On top of that, the constant turn-over of people in your life and an often changing situation as you work through graduate school and a postdoc typically results in moving apartments several times, even within a given location. A year on the south side of town, two on the west end, one downtown.... You get in the habit of not accumulating to much crap.
I was no exception. The longest time I spent in one apartment over a 15 year span was three years and I only managed that feat once during that time, which was dominated by one year stays. After a while it just gets ingrained in you that the next move is right around the corner.
This is just one more reason why landing a PI job leads to an entirely new set of experiences. For the first time in memory we have a lasting stake in our community. It never mattered what was going on with the school system wherever we were previously because we were never going to be faced with those issues. Local politics? They could only do so much that would affect our lives and we weren't even able to vote in the first place. For better or for worse, it was like having diplomatic immunity.
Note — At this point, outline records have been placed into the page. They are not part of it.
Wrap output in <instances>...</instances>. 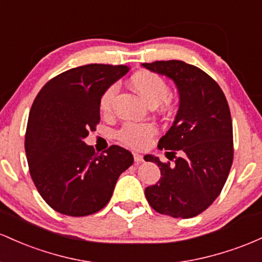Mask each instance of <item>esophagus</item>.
Here are the masks:
<instances>
[{
	"label": "esophagus",
	"mask_w": 262,
	"mask_h": 262,
	"mask_svg": "<svg viewBox=\"0 0 262 262\" xmlns=\"http://www.w3.org/2000/svg\"><path fill=\"white\" fill-rule=\"evenodd\" d=\"M134 160L136 163H141L143 162V156L140 154H134Z\"/></svg>",
	"instance_id": "34e87169"
}]
</instances>
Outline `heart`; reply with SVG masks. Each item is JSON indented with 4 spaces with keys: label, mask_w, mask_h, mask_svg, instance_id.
Listing matches in <instances>:
<instances>
[{
    "label": "heart",
    "mask_w": 262,
    "mask_h": 262,
    "mask_svg": "<svg viewBox=\"0 0 262 262\" xmlns=\"http://www.w3.org/2000/svg\"><path fill=\"white\" fill-rule=\"evenodd\" d=\"M131 85L148 104L156 105L163 101L169 95V86L161 75L149 70H140L131 76ZM117 93V85L113 84L102 93L99 101L101 113H108L113 106L114 99ZM156 134V128L151 123H131L127 122L117 132V139L123 145L141 148L151 140Z\"/></svg>",
    "instance_id": "heart-1"
}]
</instances>
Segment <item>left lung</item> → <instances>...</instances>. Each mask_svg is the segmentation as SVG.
<instances>
[{
  "label": "left lung",
  "instance_id": "left-lung-1",
  "mask_svg": "<svg viewBox=\"0 0 262 262\" xmlns=\"http://www.w3.org/2000/svg\"><path fill=\"white\" fill-rule=\"evenodd\" d=\"M142 67L168 76L179 92L174 122L158 141V148L169 151L167 158H174V163L145 156V161L157 163L162 176L145 189L147 202L160 214L193 218L218 198L230 172L234 158L230 108L218 83L192 64L161 60ZM178 150L179 158L175 156Z\"/></svg>",
  "mask_w": 262,
  "mask_h": 262
}]
</instances>
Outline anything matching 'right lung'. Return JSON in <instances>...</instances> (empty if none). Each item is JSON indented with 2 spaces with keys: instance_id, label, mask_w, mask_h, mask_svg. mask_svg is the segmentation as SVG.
Listing matches in <instances>:
<instances>
[{
  "instance_id": "right-lung-1",
  "label": "right lung",
  "mask_w": 262,
  "mask_h": 262,
  "mask_svg": "<svg viewBox=\"0 0 262 262\" xmlns=\"http://www.w3.org/2000/svg\"><path fill=\"white\" fill-rule=\"evenodd\" d=\"M126 66L88 64L51 79L29 113L25 148L33 183L49 207L85 216L105 207L134 156L113 145L102 154L84 142L100 121L99 101Z\"/></svg>"
}]
</instances>
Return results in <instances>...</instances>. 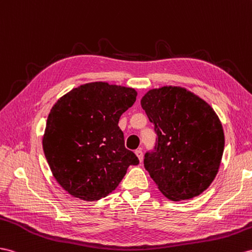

These days I do care about the community because I am likely to be here a while. I own property here (and by that I mean the bank owns property here that I inhabit) and want to make sure that the school system is strong. To that end I have gotten involved in providing science teachers the tools to do their job more effectively. There are a number of advantages to me for doing this, but it is a much larger time suck than I expected and several of the deadlines fall at particularly bad times for me. After a few recent meetings I have walked away wondering if the advantages outweigh the time and effort I am putting in to this and I have realized that they wouldn't have been until recently. I am now part of a community and not just living in a place. My kids will grow up here* and this is one way I can contribute to raising standards in local schools. I do wonder sometimes if it is foolish to use precious summer hours to teach 6-12 teachers when I need to worry about getting tenure*, but I can't help thinking that there is more required of me than just paying taxes.
* Yes, I am aware that getting tenure is an important component in determining whether my kids will indeed grow up here.